If the rivalry is all about the fans, will a game behind-closed-doors several kilometres away from either Kochi or Bengaluru help Kerala Blasters? The story so far suggests that it may be of help more than harm for Kibu Vicuna’s team.

Blasters are winless after four games – they have two draws and defeats. Vicuna badly needs a win and would love it if Gary Hooper finds his scoring boots. While it would be fantastic to have supporters inside the stadium for such big games, Blasters previously have not performed well under pressure and in front of their fans, especially in Kochi – they have gone months without a single win at home.

The Yellow Army, despite the strong backing on and off the pitch, have also been heavily criticised for their performances. Sometimes these criticisms have crossed the line and turned into abuses from fake profiles on social media. Several players have spoken about the issue and it is one of those things that fan clubs cannot be criticised for because there are so many supporters and it is difficult to micro-manage large fanbase. 

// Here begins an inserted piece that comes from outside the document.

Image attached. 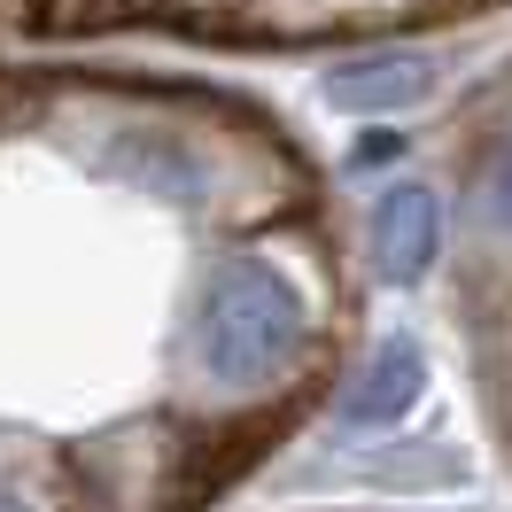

This has often put players – especially Indian footballers – under pressure when playing in front of their own fans and time and again, they have only been able to produce sub-par displays. It has gone on for too long and it can be argued that Vicuna’s squad is stronger mentally – but are they? It’ll take time to find out. But for now, playing against a difficult opponent like Bengaluru behind closed doors could be a boon rather than a bane.